In the New York Times article “The Failure of Progressive Movements,” Senior Writer David Leonhardt explains that some recent progressive movements—#MeToo, BLM, and Occupy Wall Street, specifically—have all fallen short of systemic change. Why? It’s easy to compare the hierarchical structure of the Civil Rights movement, dutifully commanded by MLK, to the anarchal BLM administration hodgepodge; the specific grievances of the Stonewall Riots to the imprecise, uncoordinated interests of Occupy Wall Street; or the coordination of Women’s Suffrage to the internal schisms [1] of the #MeToo movement that never really left the internet. These are all useful comparisons that contrast the flailing strategies of modern progressive movements to the efficacy of past movements. I believe there is one more critical comparison needed to highlight where contemporary progressivism fails: The American Revolution versus The French Revolution.
Cast your mind back to the British Parliament, 1790. The U.S. had recently ratified the U.S. Constitution, finally establishing the government that would survive time and tribulation. Meanwhile, a “wave of revolutionary hysteria” [2] was sweeping through France following the storming of Bastille. MP Edmund Burke wrote Reflections on the Revolution in France correctly predicting that the French Revolution would fail where the American Revolution succeeded largely, he writes, due to French abandonment of institutions. As I use it, an institution is an established organization, entity, or custom that regulates a society formally or informally. Anarchy is the abandonment of institutions. During its revolutionary period, the U.S. upheld the rule of common law, practiced religion, honored education, and supported non-political social groups. France, however, saw law, religion, education, and non-political social groups as a symbol of aristocratic excess or a proletariat diversion and sought to dismantle and abandon them. France’s revolution, in the wake of the U.S.’s success, failed to improve the commoner's life.
In a fit of historical déjà vu, contemporary progressive movements follow the same trend. Following the success of the 20th century’s progressive movements, the 21st century’s tend to fall short because of their mistrust in established institutions. In fact, the only consistent hallmark of these recent movements is their mistrust of institutions. In contrast, past progressive movements sought to franchise groups of people into established institutions by means of organized structure, specific interests, and united efforts. How crazy would it look if I went into the streets today and started digging holes and pulling up ethernet cables because I disliked an online post? This absurd, ineffective rage against the machine is akin to defunding police, “overthrowing capitalism”, and posting “kill all men” or “down with the patriarchy.” While there are many revolutionaries in these movements making considerable change in their area of influence through institutions, each of these examples has a critical number of anarchal revolutionaries who damage the movement as a whole.
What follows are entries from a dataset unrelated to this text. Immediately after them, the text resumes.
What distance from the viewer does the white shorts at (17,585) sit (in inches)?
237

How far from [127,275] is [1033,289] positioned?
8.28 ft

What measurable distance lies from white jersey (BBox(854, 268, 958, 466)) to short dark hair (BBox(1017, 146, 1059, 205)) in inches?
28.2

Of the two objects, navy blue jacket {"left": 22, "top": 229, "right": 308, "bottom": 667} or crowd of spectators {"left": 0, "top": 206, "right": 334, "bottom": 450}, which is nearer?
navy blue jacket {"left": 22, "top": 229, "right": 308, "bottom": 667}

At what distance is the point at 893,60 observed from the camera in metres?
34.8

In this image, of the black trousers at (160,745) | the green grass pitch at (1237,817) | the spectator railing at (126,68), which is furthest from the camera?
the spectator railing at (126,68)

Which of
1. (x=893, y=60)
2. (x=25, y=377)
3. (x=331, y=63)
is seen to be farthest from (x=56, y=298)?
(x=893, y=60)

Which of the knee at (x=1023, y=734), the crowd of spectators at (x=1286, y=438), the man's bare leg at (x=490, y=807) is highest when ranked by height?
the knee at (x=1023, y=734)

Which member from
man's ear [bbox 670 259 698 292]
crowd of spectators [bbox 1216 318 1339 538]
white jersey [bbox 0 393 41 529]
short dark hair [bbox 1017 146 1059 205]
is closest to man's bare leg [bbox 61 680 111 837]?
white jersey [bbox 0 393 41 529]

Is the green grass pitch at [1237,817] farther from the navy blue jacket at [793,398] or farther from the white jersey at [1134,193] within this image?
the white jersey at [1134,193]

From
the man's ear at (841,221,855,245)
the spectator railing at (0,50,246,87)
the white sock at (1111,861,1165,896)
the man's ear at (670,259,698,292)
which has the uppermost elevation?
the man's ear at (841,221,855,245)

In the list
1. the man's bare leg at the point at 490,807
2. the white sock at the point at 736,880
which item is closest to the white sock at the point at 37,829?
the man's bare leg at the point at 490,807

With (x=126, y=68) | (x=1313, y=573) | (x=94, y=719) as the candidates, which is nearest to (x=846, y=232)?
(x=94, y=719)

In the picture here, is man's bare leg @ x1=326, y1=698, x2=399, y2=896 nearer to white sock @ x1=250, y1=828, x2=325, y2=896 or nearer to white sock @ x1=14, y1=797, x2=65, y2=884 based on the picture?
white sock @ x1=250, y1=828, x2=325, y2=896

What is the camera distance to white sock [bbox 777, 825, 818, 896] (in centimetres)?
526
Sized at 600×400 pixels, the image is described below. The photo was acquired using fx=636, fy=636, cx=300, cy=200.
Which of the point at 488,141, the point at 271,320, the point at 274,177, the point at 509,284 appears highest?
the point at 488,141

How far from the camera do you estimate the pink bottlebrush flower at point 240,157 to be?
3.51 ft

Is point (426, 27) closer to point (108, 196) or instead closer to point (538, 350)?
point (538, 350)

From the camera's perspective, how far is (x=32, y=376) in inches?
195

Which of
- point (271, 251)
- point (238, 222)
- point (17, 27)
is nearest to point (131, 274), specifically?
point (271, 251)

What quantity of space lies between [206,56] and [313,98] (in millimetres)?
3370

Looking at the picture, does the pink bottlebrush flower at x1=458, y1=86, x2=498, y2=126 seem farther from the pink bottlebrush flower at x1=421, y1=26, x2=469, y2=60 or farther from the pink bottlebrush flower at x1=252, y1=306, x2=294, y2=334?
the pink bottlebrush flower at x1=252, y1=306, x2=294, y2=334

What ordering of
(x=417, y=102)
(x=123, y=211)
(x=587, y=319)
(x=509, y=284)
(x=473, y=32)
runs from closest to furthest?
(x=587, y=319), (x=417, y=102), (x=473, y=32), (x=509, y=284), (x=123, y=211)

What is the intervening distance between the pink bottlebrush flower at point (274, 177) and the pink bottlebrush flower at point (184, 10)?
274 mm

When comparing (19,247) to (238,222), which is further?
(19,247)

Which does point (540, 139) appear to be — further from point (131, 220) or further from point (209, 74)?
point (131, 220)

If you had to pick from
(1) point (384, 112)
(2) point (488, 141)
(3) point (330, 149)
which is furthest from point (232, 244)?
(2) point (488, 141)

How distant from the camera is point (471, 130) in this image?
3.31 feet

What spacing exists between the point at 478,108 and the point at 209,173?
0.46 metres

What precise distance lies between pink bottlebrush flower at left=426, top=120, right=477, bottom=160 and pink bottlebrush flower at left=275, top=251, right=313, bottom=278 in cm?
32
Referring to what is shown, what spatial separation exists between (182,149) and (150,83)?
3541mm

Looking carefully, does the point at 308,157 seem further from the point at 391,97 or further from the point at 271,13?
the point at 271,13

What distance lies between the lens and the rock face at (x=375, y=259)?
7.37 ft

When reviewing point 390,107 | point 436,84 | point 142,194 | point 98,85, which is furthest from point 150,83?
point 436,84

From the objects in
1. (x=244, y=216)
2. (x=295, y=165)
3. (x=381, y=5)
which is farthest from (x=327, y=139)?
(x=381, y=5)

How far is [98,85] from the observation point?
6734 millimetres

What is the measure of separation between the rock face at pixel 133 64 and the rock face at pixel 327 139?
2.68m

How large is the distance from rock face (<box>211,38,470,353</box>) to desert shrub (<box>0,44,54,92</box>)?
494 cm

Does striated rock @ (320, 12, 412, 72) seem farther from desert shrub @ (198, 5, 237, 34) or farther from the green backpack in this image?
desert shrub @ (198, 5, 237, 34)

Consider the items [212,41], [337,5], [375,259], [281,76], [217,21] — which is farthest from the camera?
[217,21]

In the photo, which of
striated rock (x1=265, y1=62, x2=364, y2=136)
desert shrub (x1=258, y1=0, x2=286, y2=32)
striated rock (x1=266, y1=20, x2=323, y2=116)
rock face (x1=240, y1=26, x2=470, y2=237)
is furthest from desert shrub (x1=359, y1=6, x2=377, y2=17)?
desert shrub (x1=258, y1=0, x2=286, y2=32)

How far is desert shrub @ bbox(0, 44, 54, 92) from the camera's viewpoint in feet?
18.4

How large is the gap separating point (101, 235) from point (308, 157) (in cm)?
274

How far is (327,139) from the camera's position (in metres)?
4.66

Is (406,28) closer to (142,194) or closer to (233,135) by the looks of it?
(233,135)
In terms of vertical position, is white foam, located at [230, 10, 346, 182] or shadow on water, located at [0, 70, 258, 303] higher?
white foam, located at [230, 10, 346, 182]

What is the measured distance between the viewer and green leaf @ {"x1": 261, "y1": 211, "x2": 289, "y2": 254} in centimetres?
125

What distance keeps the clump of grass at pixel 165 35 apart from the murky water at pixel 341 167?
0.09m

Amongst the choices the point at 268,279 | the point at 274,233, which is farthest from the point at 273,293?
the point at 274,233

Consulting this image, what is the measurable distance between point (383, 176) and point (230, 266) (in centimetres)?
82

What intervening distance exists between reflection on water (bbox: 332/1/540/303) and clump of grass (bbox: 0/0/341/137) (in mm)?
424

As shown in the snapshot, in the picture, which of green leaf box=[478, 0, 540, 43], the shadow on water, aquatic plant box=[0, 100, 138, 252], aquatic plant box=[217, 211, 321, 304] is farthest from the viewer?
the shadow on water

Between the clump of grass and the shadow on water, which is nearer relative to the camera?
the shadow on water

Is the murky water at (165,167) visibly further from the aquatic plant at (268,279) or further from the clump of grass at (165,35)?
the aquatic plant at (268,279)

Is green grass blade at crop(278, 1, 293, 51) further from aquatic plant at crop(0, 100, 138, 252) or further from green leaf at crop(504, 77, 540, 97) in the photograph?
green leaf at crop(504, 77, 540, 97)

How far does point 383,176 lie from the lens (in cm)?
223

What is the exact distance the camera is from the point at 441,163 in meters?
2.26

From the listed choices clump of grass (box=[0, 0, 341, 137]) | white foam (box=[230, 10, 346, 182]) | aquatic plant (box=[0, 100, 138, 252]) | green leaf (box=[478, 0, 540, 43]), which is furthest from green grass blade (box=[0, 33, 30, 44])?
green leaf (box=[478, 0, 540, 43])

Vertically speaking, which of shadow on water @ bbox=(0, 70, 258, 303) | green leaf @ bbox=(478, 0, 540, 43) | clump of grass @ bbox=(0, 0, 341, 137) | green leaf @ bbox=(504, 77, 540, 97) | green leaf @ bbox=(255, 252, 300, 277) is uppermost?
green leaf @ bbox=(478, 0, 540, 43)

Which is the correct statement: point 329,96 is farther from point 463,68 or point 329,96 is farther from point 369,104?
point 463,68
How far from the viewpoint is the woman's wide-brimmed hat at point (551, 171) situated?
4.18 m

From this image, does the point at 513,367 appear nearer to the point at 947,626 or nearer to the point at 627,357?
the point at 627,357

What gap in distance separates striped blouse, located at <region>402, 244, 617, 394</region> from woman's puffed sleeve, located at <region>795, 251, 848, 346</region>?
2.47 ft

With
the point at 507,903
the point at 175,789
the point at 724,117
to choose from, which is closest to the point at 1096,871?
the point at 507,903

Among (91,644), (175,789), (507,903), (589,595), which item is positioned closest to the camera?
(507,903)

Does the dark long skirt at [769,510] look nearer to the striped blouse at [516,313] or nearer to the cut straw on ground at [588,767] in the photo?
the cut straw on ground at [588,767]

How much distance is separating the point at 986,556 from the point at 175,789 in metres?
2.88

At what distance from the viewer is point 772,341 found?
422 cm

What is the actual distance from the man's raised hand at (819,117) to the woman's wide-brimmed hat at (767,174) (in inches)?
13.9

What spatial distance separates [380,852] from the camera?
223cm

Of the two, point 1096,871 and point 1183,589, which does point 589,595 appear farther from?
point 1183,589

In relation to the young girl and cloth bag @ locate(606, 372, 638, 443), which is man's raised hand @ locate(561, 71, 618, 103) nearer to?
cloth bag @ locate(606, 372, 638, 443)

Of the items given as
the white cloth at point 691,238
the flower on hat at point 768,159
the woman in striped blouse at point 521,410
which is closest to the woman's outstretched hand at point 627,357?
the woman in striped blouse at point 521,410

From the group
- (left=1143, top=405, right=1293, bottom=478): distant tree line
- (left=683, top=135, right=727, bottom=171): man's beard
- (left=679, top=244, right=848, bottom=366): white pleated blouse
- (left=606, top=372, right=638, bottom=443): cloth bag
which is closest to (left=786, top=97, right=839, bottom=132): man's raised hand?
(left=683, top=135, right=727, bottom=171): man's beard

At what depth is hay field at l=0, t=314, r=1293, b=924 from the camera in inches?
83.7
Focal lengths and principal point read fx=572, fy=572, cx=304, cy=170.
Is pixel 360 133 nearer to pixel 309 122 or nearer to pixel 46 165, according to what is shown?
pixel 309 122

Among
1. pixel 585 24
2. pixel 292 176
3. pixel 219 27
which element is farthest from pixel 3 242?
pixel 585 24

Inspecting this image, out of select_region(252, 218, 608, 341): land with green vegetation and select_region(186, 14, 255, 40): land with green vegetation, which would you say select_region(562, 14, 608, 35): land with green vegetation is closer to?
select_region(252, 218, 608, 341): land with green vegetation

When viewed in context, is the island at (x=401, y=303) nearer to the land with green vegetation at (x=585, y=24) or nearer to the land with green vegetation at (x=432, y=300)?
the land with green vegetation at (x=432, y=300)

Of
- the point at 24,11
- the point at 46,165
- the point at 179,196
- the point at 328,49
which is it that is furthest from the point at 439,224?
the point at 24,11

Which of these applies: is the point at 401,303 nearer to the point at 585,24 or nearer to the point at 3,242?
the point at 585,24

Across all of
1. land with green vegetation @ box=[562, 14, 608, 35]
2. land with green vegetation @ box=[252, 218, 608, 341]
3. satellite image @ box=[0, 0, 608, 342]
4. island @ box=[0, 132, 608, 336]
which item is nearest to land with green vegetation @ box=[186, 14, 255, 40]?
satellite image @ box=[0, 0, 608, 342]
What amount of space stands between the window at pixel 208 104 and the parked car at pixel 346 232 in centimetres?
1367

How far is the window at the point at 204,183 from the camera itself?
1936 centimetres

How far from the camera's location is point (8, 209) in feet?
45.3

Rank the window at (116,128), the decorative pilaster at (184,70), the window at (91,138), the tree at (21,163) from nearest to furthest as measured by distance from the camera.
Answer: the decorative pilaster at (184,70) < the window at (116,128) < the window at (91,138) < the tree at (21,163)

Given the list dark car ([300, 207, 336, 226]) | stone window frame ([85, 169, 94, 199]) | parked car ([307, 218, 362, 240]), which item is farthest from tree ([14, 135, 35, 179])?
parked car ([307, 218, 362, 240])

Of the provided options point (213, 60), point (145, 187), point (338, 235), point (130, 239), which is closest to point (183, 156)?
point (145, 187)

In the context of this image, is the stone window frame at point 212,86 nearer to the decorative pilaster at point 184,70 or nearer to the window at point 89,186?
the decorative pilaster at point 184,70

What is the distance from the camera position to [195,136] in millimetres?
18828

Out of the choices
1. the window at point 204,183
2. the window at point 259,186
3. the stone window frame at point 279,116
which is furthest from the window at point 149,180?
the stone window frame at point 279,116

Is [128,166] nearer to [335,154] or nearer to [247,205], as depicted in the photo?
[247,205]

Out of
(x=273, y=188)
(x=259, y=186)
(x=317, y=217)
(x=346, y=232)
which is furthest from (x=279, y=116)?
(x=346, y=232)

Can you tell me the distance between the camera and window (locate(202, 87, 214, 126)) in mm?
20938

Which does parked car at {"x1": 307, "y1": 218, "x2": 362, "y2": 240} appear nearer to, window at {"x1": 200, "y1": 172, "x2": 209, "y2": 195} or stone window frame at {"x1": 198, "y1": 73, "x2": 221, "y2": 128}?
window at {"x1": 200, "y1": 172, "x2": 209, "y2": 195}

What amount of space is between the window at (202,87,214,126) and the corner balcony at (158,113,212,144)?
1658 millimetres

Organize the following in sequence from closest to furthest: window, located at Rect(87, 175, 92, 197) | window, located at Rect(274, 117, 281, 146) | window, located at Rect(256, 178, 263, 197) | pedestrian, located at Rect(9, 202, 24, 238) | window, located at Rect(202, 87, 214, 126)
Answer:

Unfortunately, the new 21st century brand of cynical education doubles down on this failure. Cynical education seeks first and foremost to tear down institutions in defense of virtues it can’t define and principles whose origins it refuses to acknowledge. [3] Recent progressive movements aren’t working and education is escalating the problem. What can we do? BYU President C. Shane Reese said in his inaugural address that BYU can be the solution by making “strategic investments in areas where we have natural strengths as a Church and as a university, furthering recent efforts regarding the family, religion’s role in human flourishing and constitutional government.” Education’s principal object should be to develop individuals who are capable of and seek to bolster and refine institutions such as the family, humanitarian organizations, industry, and government rather than to disregard them or worse, to tear them down. When this happens, education and the rising generation become forces of institutional revolution rather than anarchal revolution, their espoused progressive movements enrich society, and life becomes better for more people. Imagine if researchers spent as much time writing about how men and women can better work together as they do writing about how the genders collide. Imagine if professors taught about effectively creating an interest group or humanitarian society the same way they teach about racism. Imagine the fire of education inspiring in pupils hope, generosity, forgiveness, and cooperation instead of anger. Supporting institutions is hard because such support typically comes at the expense of instant gratification in favor of a joyful promised future.
In the absence of forces that bring people together, people grow apart. This social entropy is the root of the loneliness epidemic crippling the developed world. On every level, anarchy and individualism fails. Without marriage, our deepest bonds devolve into incidental sexual encounters. Without community groups, churches, youth organizations, and local service societies, families become islands and neighbors become strangers. In the absence of international institutions, countries become isolationist—capable only of war. Individualism does not work. Cynicism is not enlightened. Instant gratification is not joy. We are not defined by our labels or by our strengths but by our membership within society, capacity to form moving relationships, and potential to grow. In a lonely and dreary world that recognizes only meaning from the self i.e. cogito, ergo sum (I think, therefore I am) let us proudly declare e pluribus unum (of many, one)—that we have meaning because we work together.